* [Work request]: Pull out every line of the entries below that contains the string "Privada", matching case exactly.

* [Available records]:
*** Begin section ***

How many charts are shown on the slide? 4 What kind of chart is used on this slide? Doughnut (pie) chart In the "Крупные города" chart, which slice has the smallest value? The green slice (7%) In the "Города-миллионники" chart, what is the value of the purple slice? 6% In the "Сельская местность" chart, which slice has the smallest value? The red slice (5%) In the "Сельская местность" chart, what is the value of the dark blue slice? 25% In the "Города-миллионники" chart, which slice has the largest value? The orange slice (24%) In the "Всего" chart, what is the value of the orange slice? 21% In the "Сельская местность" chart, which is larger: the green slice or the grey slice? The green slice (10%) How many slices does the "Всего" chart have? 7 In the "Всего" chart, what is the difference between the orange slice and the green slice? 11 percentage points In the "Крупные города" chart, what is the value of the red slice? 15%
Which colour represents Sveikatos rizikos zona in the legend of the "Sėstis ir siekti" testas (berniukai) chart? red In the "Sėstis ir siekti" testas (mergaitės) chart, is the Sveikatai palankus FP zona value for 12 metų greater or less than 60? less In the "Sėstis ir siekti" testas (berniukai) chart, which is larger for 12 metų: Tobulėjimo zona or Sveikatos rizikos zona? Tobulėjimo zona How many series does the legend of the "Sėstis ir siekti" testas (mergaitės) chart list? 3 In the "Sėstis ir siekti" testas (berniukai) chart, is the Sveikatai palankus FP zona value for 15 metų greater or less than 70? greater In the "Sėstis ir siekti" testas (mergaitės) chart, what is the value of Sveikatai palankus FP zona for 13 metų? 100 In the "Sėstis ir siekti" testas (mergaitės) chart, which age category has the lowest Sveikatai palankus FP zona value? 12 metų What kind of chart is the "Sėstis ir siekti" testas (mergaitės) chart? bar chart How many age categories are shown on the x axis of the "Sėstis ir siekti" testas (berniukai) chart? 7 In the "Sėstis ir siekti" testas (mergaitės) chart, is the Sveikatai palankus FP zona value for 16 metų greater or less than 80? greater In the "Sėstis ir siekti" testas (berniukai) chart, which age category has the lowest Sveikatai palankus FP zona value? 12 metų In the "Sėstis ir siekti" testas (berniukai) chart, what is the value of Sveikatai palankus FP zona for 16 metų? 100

*** End section ***
*** Begin section ***

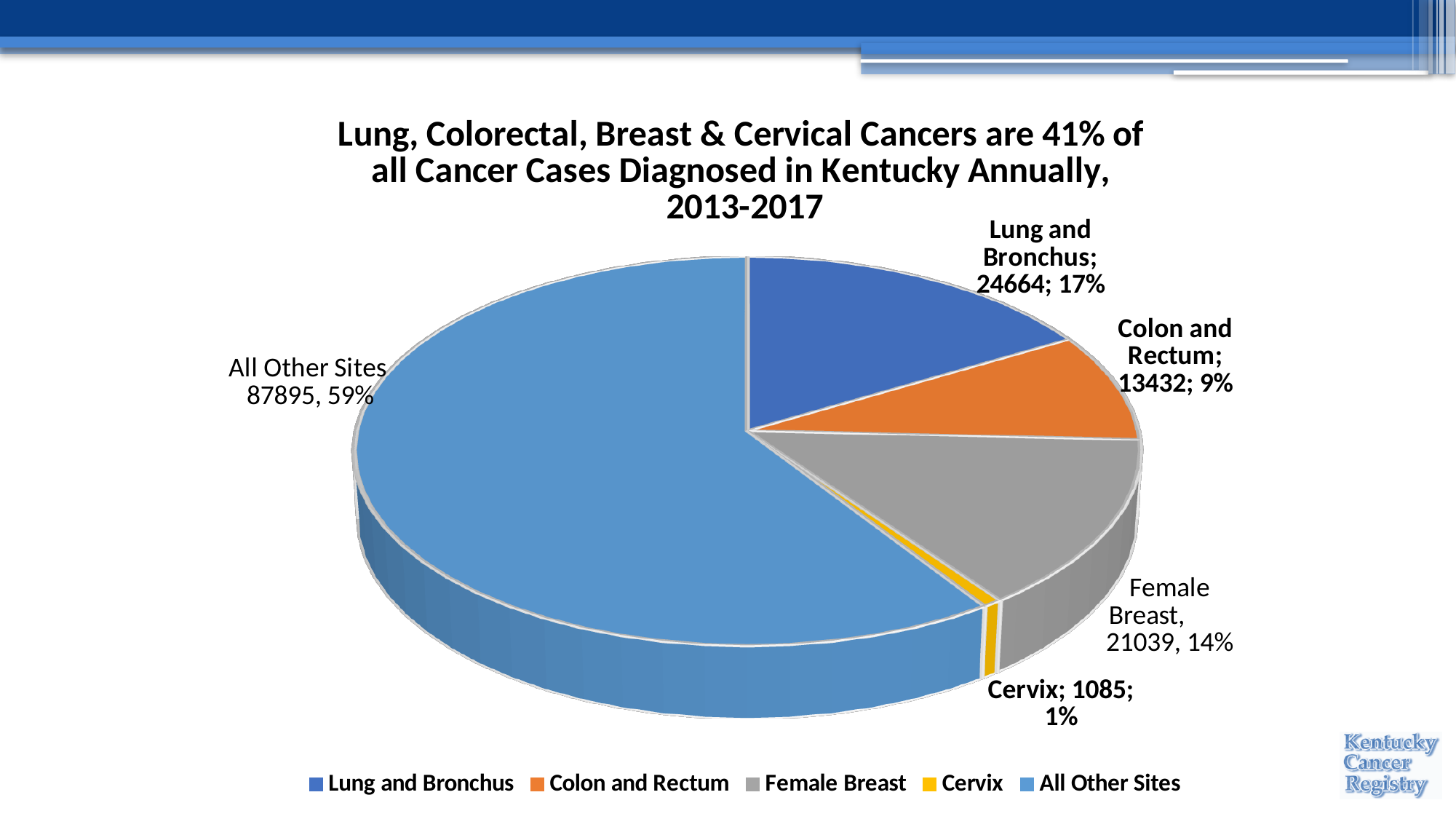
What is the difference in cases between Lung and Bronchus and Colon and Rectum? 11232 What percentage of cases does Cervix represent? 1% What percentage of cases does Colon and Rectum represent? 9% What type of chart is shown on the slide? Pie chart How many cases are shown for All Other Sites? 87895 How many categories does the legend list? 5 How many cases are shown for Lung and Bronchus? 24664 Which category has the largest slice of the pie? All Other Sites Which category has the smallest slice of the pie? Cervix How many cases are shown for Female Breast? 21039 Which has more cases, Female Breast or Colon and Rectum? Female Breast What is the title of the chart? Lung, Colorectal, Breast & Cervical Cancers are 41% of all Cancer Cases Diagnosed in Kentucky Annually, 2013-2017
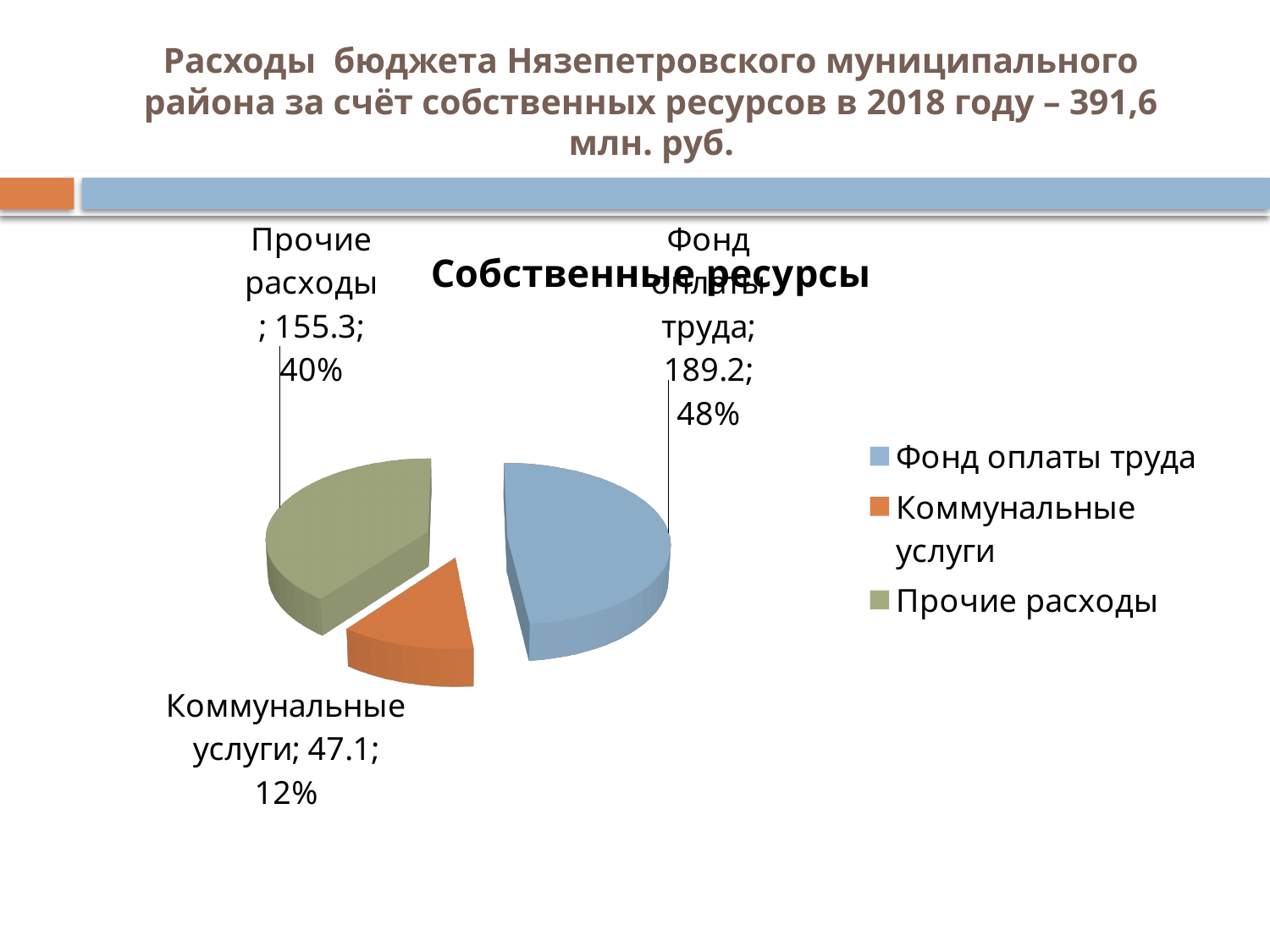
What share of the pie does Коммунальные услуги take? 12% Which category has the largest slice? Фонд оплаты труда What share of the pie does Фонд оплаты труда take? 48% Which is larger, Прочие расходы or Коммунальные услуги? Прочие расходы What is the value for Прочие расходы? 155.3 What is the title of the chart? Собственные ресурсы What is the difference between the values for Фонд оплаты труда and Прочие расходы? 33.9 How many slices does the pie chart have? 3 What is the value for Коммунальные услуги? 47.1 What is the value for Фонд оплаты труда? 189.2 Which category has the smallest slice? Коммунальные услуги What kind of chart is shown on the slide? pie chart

*** End section ***
*** Begin section ***

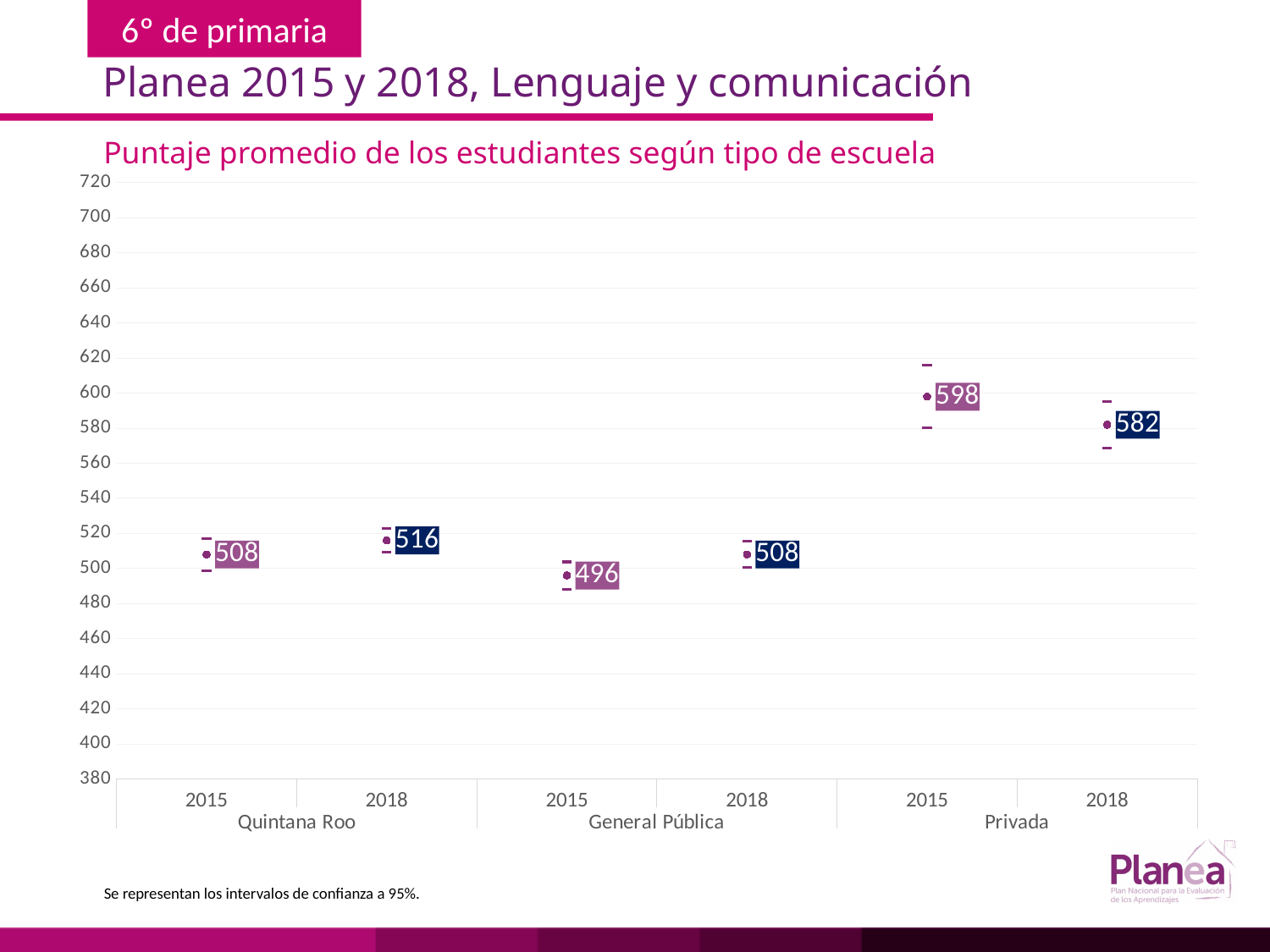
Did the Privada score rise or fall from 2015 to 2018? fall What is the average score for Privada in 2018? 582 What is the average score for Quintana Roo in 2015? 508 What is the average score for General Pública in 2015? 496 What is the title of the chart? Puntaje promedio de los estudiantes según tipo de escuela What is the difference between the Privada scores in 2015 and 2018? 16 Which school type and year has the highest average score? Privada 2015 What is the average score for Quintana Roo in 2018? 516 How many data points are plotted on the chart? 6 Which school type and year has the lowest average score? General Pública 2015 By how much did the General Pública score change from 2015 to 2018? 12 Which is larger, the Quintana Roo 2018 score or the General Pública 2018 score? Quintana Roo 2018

*** End section ***

* [Task solution]:
Did the Privada score rise or fall from 2015 to 2018? fall What is the average score for Privada in 2018? 582 What is the average score for Quintana Roo in 2015? 508 What is the average score for General Pública in 2015? 496 What is the title of the chart? Puntaje promedio de los estudiantes según tipo de escuela What is the difference between the Privada scores in 2015 and 2018? 16 Which school type and year has the highest average score? Privada 2015 What is the average score for Quintana Roo in 2018? 516 How many data points are plotted on the chart? 6 Which school type and year has the lowest average score? General Pública 2015 By how much did the General Pública score change from 2015 to 2018? 12 Which is larger, the Quintana Roo 2018 score or the General Pública 2018 score? Quintana Roo 2018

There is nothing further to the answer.